(Prompt) Locate each line in the rows below that contains the string "instances", and copy all of those lines.

Outline labeling records
***
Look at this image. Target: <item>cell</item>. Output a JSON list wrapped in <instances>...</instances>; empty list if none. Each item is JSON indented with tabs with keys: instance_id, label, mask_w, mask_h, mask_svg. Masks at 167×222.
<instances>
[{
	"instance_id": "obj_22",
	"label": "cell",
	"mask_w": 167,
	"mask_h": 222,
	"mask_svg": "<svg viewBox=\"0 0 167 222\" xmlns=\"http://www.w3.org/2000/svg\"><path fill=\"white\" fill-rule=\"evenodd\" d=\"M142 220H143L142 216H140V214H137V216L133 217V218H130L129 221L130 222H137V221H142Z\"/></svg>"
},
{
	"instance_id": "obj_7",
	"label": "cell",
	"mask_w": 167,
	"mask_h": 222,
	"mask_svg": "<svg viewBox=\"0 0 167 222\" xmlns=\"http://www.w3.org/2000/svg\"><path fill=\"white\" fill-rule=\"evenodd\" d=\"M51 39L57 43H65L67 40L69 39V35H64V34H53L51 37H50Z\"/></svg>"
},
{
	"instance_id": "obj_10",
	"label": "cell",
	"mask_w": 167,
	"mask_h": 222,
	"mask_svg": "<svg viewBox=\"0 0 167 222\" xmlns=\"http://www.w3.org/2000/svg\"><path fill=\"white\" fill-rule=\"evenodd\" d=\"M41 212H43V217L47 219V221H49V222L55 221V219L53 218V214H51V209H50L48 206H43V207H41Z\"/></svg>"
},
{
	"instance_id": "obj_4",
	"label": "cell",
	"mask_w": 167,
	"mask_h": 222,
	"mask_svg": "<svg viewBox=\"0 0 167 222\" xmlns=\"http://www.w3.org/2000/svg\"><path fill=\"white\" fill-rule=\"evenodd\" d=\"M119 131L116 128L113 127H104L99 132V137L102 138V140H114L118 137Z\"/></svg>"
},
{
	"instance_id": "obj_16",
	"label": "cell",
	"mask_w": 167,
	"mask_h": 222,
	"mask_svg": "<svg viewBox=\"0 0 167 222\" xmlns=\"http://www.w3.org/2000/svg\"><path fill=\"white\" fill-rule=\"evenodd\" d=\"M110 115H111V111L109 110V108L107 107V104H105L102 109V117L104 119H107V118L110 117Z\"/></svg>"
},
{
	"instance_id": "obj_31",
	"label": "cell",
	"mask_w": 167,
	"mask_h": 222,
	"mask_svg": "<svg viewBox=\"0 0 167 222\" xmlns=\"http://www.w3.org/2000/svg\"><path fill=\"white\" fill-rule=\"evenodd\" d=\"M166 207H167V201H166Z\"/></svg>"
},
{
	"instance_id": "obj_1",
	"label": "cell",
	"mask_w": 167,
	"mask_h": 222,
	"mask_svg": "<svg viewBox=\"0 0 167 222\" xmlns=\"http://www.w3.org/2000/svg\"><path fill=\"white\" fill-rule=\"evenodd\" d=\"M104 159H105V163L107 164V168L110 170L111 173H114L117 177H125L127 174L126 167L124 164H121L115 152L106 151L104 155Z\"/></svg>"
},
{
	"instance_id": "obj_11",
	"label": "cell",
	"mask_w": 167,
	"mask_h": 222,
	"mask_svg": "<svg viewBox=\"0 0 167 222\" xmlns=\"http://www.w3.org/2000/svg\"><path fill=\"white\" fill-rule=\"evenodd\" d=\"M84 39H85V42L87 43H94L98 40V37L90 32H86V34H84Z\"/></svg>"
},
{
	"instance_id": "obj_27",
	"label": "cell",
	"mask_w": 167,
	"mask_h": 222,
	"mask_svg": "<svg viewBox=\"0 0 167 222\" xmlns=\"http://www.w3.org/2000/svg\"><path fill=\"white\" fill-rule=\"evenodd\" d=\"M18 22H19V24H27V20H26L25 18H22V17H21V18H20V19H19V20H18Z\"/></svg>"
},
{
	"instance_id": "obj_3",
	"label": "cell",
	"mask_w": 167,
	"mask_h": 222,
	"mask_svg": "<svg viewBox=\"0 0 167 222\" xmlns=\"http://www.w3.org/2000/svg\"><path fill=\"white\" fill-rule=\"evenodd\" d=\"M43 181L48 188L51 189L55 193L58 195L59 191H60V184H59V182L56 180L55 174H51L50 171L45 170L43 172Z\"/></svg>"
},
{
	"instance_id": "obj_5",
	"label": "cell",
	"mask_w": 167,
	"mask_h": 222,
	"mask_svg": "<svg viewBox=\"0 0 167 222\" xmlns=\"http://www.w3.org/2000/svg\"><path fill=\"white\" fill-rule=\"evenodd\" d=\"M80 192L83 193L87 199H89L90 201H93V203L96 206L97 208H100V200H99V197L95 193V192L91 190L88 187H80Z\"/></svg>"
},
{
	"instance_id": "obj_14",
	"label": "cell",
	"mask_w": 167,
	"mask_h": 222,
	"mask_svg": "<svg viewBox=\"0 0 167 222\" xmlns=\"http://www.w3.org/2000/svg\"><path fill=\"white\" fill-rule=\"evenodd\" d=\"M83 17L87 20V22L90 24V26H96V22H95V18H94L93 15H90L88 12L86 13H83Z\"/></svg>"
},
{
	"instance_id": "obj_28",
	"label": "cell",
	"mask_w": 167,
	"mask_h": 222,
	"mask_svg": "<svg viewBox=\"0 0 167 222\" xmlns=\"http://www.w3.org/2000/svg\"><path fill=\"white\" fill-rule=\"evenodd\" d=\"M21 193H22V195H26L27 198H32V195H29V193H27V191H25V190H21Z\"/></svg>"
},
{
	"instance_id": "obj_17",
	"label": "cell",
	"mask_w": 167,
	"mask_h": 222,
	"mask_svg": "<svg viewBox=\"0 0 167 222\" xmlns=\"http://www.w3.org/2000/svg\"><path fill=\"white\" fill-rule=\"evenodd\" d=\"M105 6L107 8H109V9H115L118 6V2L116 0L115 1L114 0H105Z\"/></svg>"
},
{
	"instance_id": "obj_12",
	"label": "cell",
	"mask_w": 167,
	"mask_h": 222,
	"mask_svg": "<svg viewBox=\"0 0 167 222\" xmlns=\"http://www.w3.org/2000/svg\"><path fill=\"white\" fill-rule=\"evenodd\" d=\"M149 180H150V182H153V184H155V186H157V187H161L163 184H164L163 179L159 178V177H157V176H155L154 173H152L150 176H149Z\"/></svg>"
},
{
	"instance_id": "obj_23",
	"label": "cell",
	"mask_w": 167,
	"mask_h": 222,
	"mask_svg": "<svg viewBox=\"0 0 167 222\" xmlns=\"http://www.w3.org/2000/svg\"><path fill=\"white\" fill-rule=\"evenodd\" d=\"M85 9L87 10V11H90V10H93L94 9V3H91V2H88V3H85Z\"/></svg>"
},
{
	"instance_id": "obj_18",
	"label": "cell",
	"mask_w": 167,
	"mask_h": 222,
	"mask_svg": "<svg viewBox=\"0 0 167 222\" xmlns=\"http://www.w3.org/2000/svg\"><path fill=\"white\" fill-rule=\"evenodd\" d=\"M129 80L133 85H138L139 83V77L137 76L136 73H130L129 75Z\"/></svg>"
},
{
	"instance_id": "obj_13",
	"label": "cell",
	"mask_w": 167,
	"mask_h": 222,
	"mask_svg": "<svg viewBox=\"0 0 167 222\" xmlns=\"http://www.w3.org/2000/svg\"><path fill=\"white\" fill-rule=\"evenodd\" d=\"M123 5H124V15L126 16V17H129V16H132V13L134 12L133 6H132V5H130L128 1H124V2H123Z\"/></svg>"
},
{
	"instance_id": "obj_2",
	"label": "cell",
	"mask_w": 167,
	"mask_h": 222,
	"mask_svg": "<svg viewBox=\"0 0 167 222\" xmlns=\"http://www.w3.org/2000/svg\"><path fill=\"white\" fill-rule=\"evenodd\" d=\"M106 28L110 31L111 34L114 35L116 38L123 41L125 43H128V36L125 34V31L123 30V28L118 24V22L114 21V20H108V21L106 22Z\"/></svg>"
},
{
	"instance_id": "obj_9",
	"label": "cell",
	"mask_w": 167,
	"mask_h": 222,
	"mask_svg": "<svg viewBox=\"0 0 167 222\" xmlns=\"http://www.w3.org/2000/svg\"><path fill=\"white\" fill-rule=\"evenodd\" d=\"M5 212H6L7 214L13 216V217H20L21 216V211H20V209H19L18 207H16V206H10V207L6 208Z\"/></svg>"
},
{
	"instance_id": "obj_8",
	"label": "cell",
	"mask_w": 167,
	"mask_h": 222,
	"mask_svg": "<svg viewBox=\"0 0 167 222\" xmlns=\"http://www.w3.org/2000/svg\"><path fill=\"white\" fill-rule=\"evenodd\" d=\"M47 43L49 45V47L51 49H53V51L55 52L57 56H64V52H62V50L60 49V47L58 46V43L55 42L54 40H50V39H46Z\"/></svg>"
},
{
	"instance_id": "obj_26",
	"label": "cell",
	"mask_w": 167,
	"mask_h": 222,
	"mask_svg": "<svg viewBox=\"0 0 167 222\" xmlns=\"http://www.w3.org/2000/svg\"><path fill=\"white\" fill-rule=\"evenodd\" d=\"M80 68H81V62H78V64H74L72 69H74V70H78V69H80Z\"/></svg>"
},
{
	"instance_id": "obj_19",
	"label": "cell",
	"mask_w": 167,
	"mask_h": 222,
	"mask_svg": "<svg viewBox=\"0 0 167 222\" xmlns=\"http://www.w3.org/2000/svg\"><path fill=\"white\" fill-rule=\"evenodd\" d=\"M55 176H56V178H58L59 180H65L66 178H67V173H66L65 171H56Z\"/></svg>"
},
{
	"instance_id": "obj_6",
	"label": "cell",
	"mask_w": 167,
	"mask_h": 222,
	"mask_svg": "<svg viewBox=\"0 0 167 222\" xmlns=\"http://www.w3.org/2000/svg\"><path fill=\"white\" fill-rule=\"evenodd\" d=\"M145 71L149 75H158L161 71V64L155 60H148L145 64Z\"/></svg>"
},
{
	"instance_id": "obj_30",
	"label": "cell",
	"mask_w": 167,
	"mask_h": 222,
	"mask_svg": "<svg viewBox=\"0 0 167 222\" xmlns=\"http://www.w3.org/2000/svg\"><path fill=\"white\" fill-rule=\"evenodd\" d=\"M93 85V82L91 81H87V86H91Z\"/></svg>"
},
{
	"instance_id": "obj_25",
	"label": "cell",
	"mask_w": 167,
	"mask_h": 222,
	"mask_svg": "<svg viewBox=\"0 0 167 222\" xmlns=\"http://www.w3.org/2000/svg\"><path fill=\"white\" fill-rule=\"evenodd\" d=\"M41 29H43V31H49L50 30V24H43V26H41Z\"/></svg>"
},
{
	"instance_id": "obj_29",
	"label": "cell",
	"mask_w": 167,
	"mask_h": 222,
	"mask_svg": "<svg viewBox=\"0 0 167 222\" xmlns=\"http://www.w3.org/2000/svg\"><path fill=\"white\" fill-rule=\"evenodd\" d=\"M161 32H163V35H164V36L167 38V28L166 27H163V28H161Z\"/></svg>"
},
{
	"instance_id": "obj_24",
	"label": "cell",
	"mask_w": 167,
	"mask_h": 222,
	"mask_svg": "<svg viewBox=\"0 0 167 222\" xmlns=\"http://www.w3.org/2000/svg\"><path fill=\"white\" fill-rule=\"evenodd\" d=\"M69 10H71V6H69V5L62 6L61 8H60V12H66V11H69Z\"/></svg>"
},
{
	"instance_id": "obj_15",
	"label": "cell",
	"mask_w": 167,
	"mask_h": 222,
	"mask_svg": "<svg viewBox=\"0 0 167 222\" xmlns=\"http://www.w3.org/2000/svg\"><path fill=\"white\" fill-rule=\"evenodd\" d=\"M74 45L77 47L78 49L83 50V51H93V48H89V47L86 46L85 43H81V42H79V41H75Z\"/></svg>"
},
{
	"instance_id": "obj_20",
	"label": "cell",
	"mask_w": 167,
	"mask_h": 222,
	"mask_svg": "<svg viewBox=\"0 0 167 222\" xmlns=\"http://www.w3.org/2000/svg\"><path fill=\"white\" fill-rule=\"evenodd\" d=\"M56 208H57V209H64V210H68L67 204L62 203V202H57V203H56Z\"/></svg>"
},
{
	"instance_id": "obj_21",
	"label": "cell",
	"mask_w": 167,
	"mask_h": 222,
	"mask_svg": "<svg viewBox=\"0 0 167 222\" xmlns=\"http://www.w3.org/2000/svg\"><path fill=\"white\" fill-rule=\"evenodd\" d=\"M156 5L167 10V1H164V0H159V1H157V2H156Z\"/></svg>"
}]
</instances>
***
(Problem solution)
Look at this image. Target: <item>cell</item>. Output a JSON list wrapped in <instances>...</instances>; empty list if none. Each item is JSON indented with tabs with keys: instance_id, label, mask_w, mask_h, mask_svg. Masks at 167×222.
<instances>
</instances>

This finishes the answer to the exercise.